-- STUDY TEXT follows --

Appeal from the Superior Court of the District of Columbia (CMD22714-06) (Hon. Zinora Mitchell-Rankin, Trial Judge).
Submitted January 26, 2010
Before GLICKMAN, Associate Judge, and PRYOR and FERREN, Senior Judges.
At the conclusion of a non-jury trial, Jermaine Jackson was convicted of criminal neglect of a vulnerable adult, in violation of D.C. Code § 22-934 (2009 Supp.). He challenges the legal sufficiency of the evidence. Viewing the facts in the light most favorable to the government, we find that there was sufficient evidence to support his conviction and affirm.

-- STUDY TEXT concluded --
-- RECORD EXTRACTS follows --

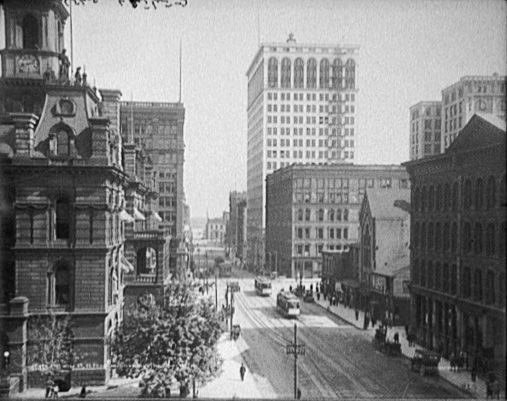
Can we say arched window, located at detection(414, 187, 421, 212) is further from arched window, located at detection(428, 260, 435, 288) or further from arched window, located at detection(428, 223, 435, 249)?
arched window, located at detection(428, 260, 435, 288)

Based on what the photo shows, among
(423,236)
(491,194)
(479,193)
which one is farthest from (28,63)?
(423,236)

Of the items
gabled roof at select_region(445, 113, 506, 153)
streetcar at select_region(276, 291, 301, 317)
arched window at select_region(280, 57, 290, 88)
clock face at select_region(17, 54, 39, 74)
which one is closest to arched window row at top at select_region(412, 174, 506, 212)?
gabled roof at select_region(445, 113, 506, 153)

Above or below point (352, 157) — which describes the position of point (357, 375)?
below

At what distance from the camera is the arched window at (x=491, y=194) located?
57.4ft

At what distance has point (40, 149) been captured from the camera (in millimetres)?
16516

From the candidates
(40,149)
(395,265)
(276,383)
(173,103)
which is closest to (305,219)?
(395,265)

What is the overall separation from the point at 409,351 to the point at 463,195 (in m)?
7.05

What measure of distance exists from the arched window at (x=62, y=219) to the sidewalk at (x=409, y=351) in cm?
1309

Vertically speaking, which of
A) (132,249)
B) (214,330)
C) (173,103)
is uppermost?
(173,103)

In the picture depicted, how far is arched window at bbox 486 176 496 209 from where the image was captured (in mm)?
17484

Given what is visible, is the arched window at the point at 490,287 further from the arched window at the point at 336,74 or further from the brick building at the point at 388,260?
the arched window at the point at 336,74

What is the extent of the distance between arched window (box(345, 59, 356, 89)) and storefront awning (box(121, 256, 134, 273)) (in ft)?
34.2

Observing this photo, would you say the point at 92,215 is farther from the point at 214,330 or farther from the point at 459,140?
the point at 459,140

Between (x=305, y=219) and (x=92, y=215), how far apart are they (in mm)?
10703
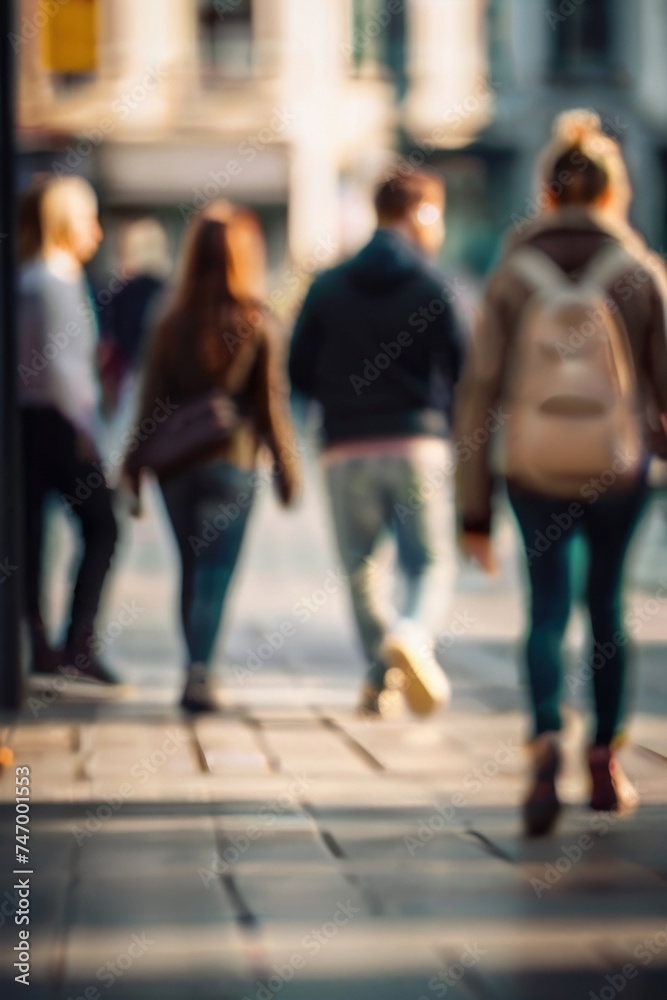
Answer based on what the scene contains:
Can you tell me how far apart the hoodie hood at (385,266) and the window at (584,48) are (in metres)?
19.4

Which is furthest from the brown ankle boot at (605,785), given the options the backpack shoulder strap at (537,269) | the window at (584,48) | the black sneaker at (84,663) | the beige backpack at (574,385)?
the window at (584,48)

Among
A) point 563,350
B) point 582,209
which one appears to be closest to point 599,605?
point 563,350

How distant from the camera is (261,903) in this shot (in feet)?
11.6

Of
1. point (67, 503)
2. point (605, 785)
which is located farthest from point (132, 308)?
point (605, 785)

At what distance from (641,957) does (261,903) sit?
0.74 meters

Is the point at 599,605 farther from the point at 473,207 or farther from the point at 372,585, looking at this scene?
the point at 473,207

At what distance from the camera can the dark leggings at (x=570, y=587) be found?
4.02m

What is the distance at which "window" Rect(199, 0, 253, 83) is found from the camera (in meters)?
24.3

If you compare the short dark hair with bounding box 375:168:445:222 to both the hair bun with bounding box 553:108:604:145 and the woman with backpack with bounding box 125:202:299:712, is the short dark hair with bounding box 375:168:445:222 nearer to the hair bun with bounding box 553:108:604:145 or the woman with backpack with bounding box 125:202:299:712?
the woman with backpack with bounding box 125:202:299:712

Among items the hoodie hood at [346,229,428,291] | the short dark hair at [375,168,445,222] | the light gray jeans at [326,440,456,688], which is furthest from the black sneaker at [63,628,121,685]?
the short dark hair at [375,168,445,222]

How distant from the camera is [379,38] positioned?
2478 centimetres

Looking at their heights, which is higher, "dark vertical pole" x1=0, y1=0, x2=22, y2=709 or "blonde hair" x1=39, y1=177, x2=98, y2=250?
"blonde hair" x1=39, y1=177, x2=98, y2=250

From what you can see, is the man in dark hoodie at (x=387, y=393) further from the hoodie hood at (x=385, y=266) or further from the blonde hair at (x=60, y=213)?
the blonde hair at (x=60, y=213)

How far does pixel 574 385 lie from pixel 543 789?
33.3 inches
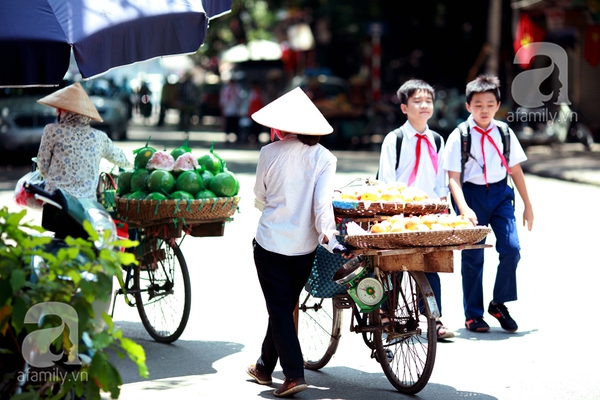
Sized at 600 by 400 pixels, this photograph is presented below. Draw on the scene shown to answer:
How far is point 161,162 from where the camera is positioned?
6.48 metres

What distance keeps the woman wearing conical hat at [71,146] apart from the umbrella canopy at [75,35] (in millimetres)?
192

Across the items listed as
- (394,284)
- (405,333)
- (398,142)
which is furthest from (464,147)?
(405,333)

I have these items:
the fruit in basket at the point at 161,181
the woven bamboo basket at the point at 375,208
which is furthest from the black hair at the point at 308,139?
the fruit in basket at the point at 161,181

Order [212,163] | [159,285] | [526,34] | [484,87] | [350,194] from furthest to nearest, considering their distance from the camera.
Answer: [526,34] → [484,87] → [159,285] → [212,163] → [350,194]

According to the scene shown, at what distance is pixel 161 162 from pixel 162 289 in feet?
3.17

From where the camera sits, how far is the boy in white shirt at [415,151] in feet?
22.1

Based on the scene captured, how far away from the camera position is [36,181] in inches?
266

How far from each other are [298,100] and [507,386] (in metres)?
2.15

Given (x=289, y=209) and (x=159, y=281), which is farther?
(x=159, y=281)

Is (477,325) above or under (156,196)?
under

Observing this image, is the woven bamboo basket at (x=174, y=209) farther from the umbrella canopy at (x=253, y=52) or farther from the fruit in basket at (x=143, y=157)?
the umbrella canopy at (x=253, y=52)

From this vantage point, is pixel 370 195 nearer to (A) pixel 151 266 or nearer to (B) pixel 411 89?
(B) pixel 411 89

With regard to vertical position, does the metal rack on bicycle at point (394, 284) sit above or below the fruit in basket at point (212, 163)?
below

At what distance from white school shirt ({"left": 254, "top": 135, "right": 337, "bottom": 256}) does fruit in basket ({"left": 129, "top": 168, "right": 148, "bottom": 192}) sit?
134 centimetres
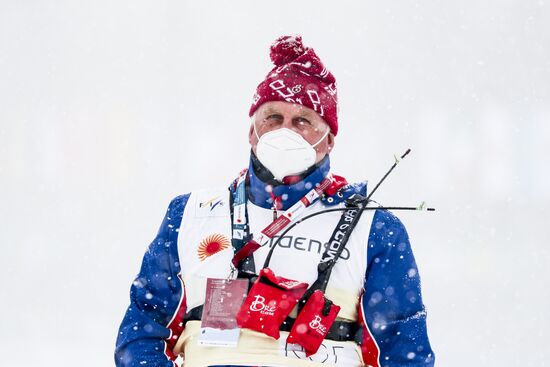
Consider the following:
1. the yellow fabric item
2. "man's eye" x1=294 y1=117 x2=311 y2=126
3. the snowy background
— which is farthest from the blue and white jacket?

-- RECORD EXTRACTS concluded --

WHAT THIS EXERCISE ASKS ->
[a] Answer each question from the opinion excerpt, one per line:
(i) From which court was the appeal taken?
(ii) On what date was the case submitted?
(iii) Of what offense was Jermaine Jackson convicted?
[b] Using the opinion excerpt, explain why the court affirms Jackson's conviction.
[c] Write out the passage of the opinion excerpt between "At the conclusion" and "conviction and affirm.", inclusive.

RESULTS FOR EACH TASK ->
[a]
(i) The Superior Court of the District of Columbia.
(ii) January 26, 2010.
(iii) Criminal neglect of a vulnerable adult, in violation of D.C. Code § 22-934 (2009 Supp.).

[b] The court views the facts in the light most favorable to the government. On that view, it finds the evidence sufficient to support the conviction. This answers Jackson's challenge to the legal sufficiency of the evidence, so the conviction is affirmed.

[c]
At the conclusion of a non-jury trial, Jermaine Jackson was convicted of criminal neglect of a vulnerable adult, in violation of D.C. Code § 22-934 (2009 Supp.). He challenges the legal sufficiency of the evidence. Viewing the facts in the light most favorable to the government, we find that there was sufficient evidence to support his conviction and affirm.